Start With Understanding
Cancer treatment can be miserable and cause debilitating side effects. Depending on the stage and aggressiveness of the cancer, it may only add a couple months to your loved one’s life. Rather than jumping in with advice, begin with a conversation. All treatment decisions are up to the patient as long as he or she is able to make them. Understanding the motivation can help you support each other as you go forward.
As a caregiver, ask questions to ensure your loved one is making the decision based on a full understanding of the disease, treatment options, prognosis and desired quality of life, advises the American Cancer Society. Some things to talk about with your loved one include:
- Details of the diagnosis and proposed treatment options
- Possibility of remission
- Expected side effects of treatment and expected benefits
- Why he or she is refusing cancer treatment
You can also ask to visit the oncologist together. You want to ensure there’s a positive, supportive relationship between both. Prepare your own questions for the doctor about treatment options and what to expect as the disease progresses. As an article in The Oncologist describes, it’s often difficult for the physician to accept a refusal of treatment as well. Quality of life, however, doesn’t seem to be worse for people who don’t undergo conventional treatment.

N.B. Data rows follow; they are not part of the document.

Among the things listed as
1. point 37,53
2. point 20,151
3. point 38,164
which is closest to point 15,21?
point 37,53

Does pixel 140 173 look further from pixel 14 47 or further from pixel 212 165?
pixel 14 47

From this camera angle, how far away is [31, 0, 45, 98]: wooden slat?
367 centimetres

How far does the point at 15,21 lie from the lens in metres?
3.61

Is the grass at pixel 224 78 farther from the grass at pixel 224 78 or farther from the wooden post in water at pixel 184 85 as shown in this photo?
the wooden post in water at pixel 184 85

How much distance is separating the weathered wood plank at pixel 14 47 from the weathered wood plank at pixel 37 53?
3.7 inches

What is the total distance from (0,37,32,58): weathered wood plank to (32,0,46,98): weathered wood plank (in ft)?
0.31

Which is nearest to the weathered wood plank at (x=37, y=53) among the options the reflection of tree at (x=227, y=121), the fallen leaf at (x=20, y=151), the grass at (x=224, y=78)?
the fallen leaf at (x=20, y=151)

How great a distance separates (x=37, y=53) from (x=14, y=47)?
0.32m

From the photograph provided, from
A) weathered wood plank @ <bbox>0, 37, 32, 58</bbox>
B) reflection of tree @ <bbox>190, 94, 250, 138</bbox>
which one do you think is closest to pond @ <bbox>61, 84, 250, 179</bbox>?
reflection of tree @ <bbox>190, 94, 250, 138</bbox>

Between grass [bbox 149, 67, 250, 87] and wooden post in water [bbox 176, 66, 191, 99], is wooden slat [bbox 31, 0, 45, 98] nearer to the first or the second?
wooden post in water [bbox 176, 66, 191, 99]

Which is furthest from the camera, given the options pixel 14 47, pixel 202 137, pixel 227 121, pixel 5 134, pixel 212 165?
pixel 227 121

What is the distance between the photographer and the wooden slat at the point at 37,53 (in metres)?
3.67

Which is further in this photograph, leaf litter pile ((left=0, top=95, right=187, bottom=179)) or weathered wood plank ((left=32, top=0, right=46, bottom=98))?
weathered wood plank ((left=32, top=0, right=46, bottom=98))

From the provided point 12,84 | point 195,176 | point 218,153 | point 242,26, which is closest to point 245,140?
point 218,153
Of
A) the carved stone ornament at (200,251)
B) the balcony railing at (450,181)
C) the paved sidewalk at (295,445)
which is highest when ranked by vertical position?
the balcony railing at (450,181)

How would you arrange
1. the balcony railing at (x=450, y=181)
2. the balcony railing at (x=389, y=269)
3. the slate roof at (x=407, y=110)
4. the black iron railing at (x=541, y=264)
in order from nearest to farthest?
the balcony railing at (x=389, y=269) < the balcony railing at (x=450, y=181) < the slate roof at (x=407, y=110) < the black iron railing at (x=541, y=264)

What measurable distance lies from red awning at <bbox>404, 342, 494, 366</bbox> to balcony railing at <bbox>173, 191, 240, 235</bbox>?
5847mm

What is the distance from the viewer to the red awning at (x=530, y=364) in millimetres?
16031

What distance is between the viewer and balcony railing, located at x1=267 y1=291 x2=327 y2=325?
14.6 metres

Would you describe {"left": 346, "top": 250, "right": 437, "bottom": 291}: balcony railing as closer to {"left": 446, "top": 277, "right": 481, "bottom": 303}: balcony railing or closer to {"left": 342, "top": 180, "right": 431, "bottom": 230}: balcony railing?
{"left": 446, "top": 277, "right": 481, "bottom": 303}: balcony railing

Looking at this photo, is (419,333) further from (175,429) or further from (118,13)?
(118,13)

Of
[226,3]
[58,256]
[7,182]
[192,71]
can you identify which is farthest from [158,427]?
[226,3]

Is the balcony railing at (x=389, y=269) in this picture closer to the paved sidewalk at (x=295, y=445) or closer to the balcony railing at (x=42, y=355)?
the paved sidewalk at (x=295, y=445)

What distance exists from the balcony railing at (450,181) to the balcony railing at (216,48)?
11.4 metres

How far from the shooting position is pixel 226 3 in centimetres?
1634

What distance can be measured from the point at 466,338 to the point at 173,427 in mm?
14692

If you feel your loved one is refusing treatment because of denial, or because of fear of undergoing treatment, talk to the oncologist. You may want to visit a counselor or support group together. If the refusal comes from fear, you may find that sitting in on a support group and listening to others who have gone through treatment can provide a different perspective. He or she can also ask questions related to specific fears and get answers from people who have been there.
Visit UVA Cancer Center
UVA Cancer Center has a range of support resources, from counselors to chaplains, to help you through the entire cancer journey. Learn More
Connect with Supportive Care
Your loved one may still refuse treatment, in which case the conversation needs to shift from conventional treatment to supportive care. Talk with the oncologist sooner, not later, about hospice and palliative care. Also, talk to your love one about his or her values and wishes.
Palliative care focuses on quality life by managing pain, nausea and other symptoms, regardless of prognosis. Hospice provides palliative care to terminally ill patients and is covered by Medicare for people expected to live six months or fewer. Hospice can be delivered at home and empowers patients and caregivers to handle the disease at home. Many facilities also offer respite care, a time the patient can stay at the hospice house while you have a break. The National Cancer Institute reports that patients and families who receive hospice care have a higher quality of life, and research in JAMA Internal Medicine found that survivors have fewer symptoms of depression after the loss of a spouse when using hospice.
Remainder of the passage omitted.